Автор книги: Александр Генис
Жанр: Биографии и Мемуары, Публицистика
Возрастные ограничения: +18
сообщить о неприемлемом содержимом
Текущая страница: 9 (всего у книги 18 страниц)
27
Скандал начался уже в похоронном бюро на Бликер-стрит, когда серьезные мужчины в строгих костюмах захотели увезти на родину тело поэта и зарыть на Васильевском острове, куда он в юности обещал прийти умирать. Но Бродский терпеть не мог этих старых стихов, и близкие его отбили, чтобы похоронить там, где он хотел.

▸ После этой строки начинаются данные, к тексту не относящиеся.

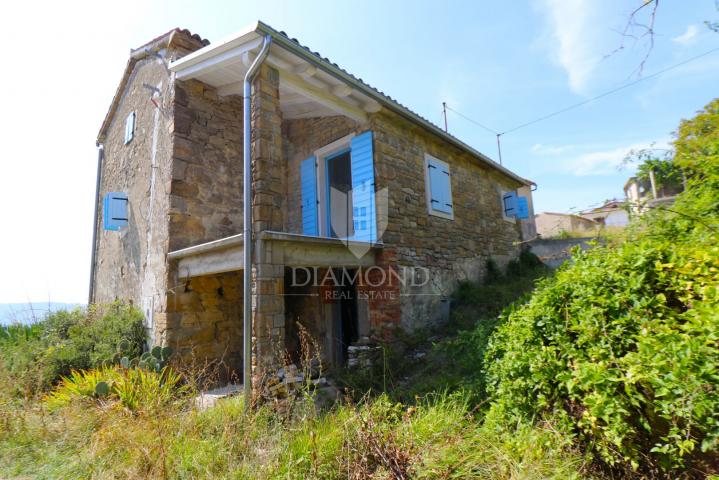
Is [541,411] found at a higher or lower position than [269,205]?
lower

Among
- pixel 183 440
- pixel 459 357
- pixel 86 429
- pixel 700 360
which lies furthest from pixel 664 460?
pixel 86 429

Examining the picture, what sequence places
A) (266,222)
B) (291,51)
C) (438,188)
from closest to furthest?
(266,222)
(291,51)
(438,188)

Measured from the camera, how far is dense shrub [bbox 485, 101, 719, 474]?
1982mm

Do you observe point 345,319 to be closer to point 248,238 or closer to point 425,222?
point 425,222

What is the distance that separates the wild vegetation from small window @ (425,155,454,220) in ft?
12.2

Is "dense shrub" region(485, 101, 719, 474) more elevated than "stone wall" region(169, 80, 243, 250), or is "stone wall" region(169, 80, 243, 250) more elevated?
"stone wall" region(169, 80, 243, 250)

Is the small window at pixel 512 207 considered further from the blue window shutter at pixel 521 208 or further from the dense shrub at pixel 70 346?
the dense shrub at pixel 70 346

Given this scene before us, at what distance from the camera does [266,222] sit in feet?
13.9

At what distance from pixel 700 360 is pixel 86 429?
498 centimetres

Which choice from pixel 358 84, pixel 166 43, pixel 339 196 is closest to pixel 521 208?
pixel 339 196

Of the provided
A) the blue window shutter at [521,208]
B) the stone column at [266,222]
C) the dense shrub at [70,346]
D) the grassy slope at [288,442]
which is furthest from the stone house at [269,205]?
the blue window shutter at [521,208]

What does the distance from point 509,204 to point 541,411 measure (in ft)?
27.2

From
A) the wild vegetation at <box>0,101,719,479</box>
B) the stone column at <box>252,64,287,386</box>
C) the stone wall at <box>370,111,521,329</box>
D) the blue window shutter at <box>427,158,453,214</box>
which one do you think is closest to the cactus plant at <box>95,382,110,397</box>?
the wild vegetation at <box>0,101,719,479</box>

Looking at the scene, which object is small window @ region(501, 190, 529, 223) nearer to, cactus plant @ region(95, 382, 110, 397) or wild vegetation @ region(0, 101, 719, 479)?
wild vegetation @ region(0, 101, 719, 479)
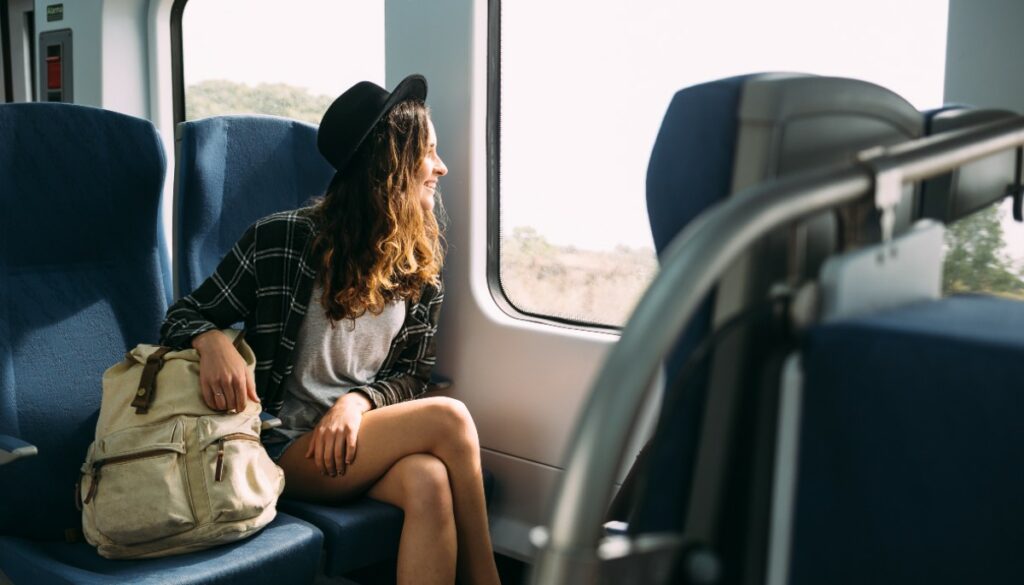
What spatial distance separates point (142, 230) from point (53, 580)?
0.82 m

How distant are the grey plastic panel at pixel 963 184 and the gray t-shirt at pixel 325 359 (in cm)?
145

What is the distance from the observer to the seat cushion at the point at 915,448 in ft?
1.94

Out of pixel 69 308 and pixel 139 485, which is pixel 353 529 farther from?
pixel 69 308

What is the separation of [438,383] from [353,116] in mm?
773

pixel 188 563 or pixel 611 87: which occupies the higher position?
pixel 611 87

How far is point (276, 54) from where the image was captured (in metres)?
3.43

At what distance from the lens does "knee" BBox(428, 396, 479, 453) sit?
212 cm

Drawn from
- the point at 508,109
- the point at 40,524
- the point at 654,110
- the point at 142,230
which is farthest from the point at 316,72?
the point at 40,524

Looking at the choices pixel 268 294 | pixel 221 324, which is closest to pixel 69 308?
pixel 221 324

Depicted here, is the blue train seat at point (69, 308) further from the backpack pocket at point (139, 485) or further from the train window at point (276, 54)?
the train window at point (276, 54)

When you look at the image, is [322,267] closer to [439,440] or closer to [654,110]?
[439,440]

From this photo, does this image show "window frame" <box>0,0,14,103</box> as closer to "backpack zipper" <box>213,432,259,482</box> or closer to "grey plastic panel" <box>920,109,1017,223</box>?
"backpack zipper" <box>213,432,259,482</box>

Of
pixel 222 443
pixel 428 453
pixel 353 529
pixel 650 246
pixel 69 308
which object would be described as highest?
pixel 650 246

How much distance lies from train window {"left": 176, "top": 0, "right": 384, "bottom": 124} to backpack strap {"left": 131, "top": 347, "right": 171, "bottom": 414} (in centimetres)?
127
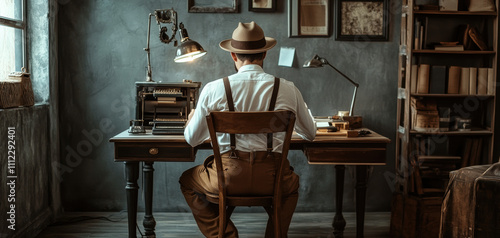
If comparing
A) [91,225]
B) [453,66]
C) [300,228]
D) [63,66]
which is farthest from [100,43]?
[453,66]

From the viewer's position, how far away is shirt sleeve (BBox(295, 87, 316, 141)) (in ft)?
9.97

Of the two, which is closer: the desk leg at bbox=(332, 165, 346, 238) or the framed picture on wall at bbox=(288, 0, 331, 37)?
the desk leg at bbox=(332, 165, 346, 238)

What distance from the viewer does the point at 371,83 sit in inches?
179

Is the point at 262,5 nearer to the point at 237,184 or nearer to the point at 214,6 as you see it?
the point at 214,6

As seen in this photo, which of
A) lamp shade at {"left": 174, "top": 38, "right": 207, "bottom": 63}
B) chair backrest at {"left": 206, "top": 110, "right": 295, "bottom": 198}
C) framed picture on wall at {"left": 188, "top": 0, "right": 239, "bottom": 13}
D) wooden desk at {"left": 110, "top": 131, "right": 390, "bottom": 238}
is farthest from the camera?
framed picture on wall at {"left": 188, "top": 0, "right": 239, "bottom": 13}

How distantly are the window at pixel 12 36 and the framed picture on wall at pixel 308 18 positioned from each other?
7.12 feet

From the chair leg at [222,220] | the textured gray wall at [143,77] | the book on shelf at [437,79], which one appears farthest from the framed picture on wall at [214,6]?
the chair leg at [222,220]

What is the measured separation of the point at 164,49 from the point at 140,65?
0.25 metres

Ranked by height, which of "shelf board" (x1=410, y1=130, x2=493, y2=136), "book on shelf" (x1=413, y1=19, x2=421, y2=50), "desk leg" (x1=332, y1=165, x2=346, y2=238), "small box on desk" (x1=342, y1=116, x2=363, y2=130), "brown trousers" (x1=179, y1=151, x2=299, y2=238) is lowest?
"desk leg" (x1=332, y1=165, x2=346, y2=238)

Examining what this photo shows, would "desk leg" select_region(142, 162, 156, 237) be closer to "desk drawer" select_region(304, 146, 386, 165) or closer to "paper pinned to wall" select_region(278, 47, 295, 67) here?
"desk drawer" select_region(304, 146, 386, 165)

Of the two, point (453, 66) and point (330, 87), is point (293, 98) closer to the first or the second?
point (330, 87)

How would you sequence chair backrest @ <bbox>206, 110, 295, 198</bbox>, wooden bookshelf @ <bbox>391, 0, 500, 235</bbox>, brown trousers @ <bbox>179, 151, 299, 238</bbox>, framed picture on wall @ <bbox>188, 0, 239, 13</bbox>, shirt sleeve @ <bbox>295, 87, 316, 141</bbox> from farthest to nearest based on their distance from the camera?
framed picture on wall @ <bbox>188, 0, 239, 13</bbox> → wooden bookshelf @ <bbox>391, 0, 500, 235</bbox> → shirt sleeve @ <bbox>295, 87, 316, 141</bbox> → brown trousers @ <bbox>179, 151, 299, 238</bbox> → chair backrest @ <bbox>206, 110, 295, 198</bbox>

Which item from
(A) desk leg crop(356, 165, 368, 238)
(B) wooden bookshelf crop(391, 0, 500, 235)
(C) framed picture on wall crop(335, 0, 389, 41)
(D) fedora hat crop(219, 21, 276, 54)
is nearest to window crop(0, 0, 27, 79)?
(D) fedora hat crop(219, 21, 276, 54)

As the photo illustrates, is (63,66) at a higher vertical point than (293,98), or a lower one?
higher
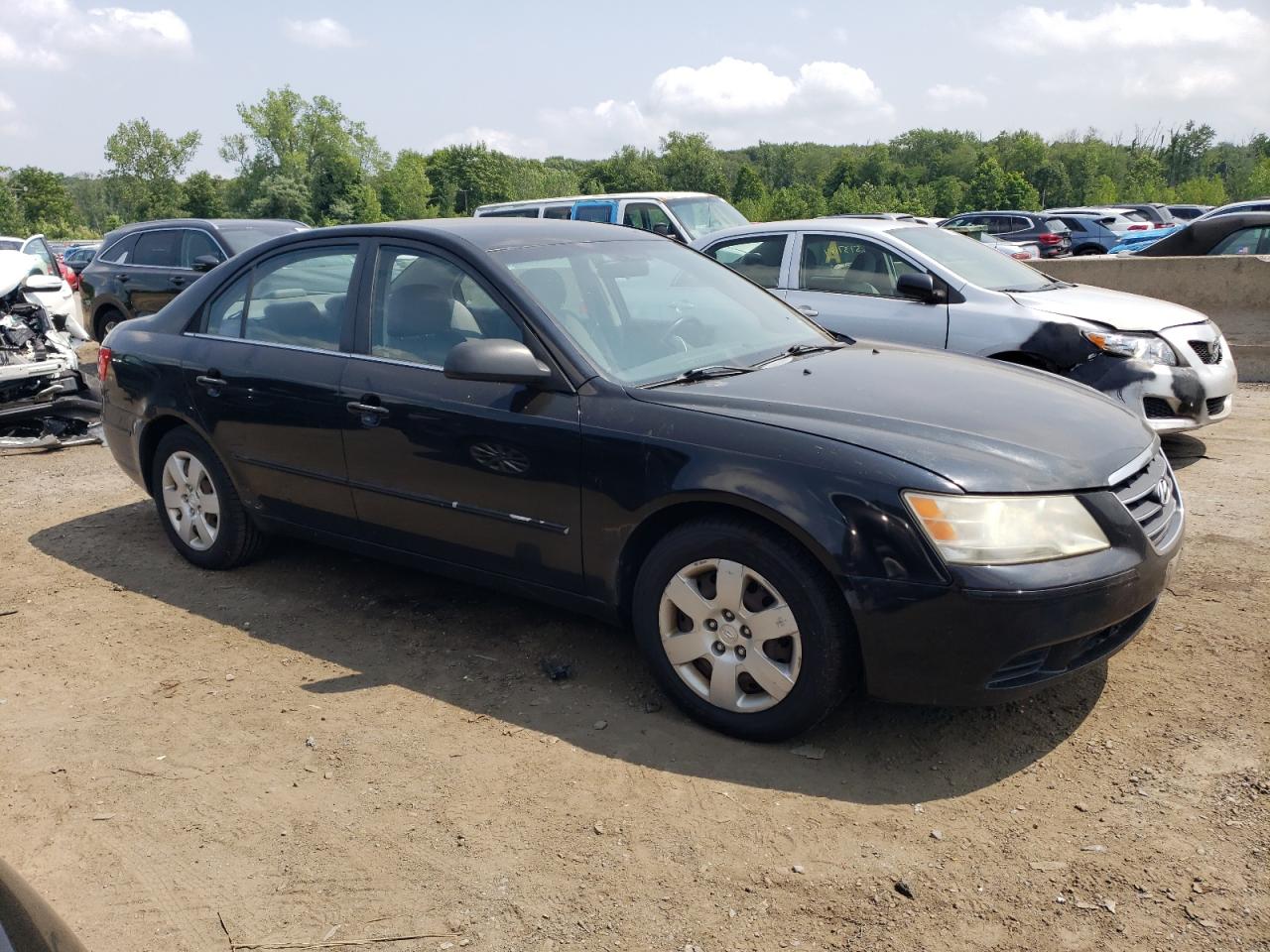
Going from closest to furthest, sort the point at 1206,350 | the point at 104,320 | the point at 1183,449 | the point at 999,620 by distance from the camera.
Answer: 1. the point at 999,620
2. the point at 1206,350
3. the point at 1183,449
4. the point at 104,320

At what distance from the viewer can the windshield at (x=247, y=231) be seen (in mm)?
12344

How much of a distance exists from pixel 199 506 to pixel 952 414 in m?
3.69

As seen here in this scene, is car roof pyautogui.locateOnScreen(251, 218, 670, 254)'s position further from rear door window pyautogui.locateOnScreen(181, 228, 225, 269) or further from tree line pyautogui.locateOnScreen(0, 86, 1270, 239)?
tree line pyautogui.locateOnScreen(0, 86, 1270, 239)

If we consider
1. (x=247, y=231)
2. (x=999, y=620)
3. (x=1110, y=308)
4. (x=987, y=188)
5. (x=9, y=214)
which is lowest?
(x=999, y=620)

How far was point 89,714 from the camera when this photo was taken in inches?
158

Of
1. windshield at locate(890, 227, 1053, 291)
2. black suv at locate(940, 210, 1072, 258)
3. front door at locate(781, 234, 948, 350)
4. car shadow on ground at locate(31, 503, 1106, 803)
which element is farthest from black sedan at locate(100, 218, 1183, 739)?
black suv at locate(940, 210, 1072, 258)

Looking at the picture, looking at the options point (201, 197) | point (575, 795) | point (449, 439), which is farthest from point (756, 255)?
point (201, 197)

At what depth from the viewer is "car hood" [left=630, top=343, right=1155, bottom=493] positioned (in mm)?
3262

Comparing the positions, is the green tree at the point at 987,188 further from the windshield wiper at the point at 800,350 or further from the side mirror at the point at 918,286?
the windshield wiper at the point at 800,350

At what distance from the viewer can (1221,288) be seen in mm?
10641

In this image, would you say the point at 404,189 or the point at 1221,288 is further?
the point at 404,189

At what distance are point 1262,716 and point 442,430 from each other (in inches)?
119

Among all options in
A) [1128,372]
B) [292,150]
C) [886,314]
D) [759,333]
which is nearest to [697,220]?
[886,314]

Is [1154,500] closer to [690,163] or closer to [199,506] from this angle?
[199,506]
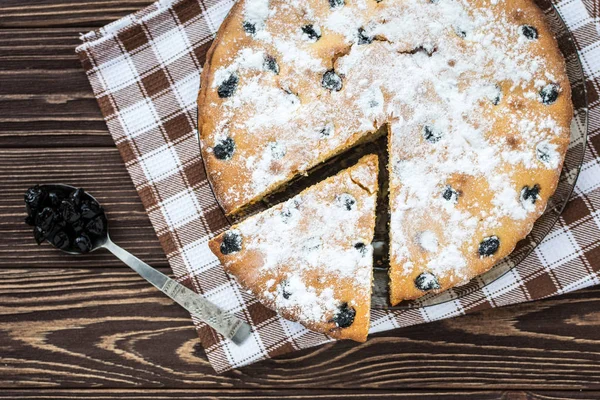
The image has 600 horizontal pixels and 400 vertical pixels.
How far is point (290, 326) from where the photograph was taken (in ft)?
9.45

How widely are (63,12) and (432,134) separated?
169 centimetres

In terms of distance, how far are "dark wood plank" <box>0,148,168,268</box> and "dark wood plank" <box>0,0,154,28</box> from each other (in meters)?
0.56

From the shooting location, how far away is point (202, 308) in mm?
2863

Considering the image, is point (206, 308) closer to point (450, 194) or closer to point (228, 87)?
point (228, 87)

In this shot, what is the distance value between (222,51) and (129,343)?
1.35 meters

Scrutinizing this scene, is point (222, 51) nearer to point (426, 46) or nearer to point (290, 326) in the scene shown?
point (426, 46)

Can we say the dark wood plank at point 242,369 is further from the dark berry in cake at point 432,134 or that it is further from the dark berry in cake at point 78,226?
the dark berry in cake at point 432,134

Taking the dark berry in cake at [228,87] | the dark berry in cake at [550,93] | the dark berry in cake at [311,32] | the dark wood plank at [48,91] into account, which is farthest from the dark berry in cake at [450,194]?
the dark wood plank at [48,91]

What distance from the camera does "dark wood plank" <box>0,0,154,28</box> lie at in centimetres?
295

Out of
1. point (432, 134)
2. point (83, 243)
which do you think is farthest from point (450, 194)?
point (83, 243)

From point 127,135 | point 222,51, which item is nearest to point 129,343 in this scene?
point 127,135

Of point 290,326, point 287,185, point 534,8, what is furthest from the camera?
point 290,326

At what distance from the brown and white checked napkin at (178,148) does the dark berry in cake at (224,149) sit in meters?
0.36

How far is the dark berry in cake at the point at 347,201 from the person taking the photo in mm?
2551
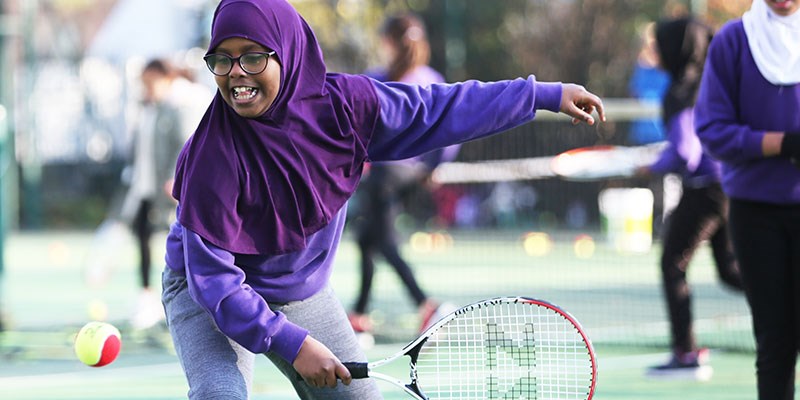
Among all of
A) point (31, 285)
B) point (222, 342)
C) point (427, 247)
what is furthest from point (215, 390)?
point (427, 247)

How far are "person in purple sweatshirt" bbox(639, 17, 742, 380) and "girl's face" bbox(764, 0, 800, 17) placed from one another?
6.76ft

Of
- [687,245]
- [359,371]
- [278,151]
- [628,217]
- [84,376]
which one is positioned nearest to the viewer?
[359,371]

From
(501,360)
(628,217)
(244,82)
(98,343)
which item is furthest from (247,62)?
(628,217)

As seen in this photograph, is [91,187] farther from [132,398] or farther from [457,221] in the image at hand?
[132,398]

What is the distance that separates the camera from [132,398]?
6.96 metres

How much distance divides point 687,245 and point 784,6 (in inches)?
91.5

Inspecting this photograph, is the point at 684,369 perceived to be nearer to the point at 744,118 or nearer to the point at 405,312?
the point at 744,118

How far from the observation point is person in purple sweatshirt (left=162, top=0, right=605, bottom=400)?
390 cm

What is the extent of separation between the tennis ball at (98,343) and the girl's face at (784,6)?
8.99 feet

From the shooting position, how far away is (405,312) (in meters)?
10.5

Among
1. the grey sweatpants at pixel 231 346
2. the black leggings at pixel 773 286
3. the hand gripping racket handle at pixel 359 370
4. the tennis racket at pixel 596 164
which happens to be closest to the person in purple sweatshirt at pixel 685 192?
the tennis racket at pixel 596 164

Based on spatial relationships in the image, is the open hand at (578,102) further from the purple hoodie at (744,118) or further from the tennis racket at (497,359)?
the purple hoodie at (744,118)

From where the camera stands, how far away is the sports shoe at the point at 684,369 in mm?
7320

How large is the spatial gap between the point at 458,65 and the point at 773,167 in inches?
757
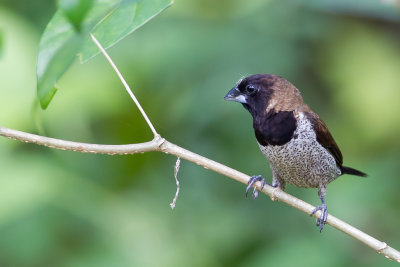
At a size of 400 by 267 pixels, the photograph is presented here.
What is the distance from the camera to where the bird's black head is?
10.7 feet

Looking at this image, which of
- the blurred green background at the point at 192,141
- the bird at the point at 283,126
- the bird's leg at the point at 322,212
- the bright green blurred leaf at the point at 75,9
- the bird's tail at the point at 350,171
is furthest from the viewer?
the blurred green background at the point at 192,141

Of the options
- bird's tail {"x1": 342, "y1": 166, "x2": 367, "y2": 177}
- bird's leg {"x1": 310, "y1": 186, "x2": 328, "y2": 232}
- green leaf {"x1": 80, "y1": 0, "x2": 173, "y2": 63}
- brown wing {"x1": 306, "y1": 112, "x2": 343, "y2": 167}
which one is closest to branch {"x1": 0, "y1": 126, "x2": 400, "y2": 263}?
bird's leg {"x1": 310, "y1": 186, "x2": 328, "y2": 232}

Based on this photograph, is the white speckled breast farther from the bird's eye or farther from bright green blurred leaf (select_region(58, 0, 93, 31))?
bright green blurred leaf (select_region(58, 0, 93, 31))

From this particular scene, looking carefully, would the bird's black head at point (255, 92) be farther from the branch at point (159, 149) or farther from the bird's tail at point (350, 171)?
the branch at point (159, 149)

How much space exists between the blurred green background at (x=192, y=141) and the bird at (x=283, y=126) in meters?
0.71

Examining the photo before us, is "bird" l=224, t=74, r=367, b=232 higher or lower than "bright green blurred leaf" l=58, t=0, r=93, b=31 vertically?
lower

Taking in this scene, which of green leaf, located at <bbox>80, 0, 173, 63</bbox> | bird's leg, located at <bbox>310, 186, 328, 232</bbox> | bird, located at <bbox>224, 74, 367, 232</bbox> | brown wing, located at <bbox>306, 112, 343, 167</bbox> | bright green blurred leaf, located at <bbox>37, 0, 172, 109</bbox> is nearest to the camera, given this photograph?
bright green blurred leaf, located at <bbox>37, 0, 172, 109</bbox>

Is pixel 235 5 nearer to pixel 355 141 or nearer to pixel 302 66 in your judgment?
pixel 302 66

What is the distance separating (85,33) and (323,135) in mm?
2317

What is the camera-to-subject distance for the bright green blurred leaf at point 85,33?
1334 millimetres

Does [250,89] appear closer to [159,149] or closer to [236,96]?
[236,96]

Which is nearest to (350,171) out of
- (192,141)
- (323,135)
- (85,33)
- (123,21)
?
(323,135)

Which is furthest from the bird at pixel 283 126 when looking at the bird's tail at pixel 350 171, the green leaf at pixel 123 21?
the green leaf at pixel 123 21

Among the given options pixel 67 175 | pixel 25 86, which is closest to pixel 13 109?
pixel 25 86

Могила Бродского в Венеции стала намоленным местом. Я ни разу не видал цветов на надгробии лежащего рядом Эзры Паунда, но другим его соседям, Стравинскому и Дягилеву, всегда приносят красные розы. Бродскому дарят еще и сигареты. У плиты лежат шариковые ручки, чтобы ему было чем там писать, и конфеты “Коровка”, которые он вроде бы любил.
На обратной стороне памятника – слова, которые выбрала из элегии Проперция вдова Мария Бродская: “Letum non omnia finit”, “Со смертью кончается не всё”.
Сергей Довлатов
1
Мы садились за стол, незаметно пихаясь, чтобы оказаться поближе к Сергею и с правильной стороны. Опытные помнили, что он на одно ухо глуховат, но это было не так уж важно, потому что слушать надо было нам, а не ему.
Специфика этих разговоров заключалась в том, что они радикально отличались от всего, к чему мы привыкли на родных кухнях. Там, за чаем, а не водкой, хотя одно часто вело к другому, мы всегда ругали власть и хвалили литературу. Эти темы монополизировали наш советский досуг. Их постоянство служило залогом преемственности – дней, годов, поколений. Мы перемывали косточки вождям и писателям, и не было занятия интереснее.
Другие пели у костра, играли в преферанс, ходили на танцы, а мы не отрывались от нашего болтливого праздника. Тем более что власти не менялись и не подводили. Они беспрестанно поставляли примеры идиотизма и отвечали за него.
Писатели, в сущности, – тоже, но с другим знаком. Литература была неистощимым источником добра и восторга. Перечислять авторов и сравнивать их было счастьем, причем таким, о каком мечтал Сталкер у Стругацких: “для всех и даром”. Наши наивные и дерзкие игры в бисер беззаботно пересекали все границы и учили невозможному. Мы умели скрестить Гоголя с Маркесом, Чехова с Сэлинджером и Бабеля с Хемингуэем.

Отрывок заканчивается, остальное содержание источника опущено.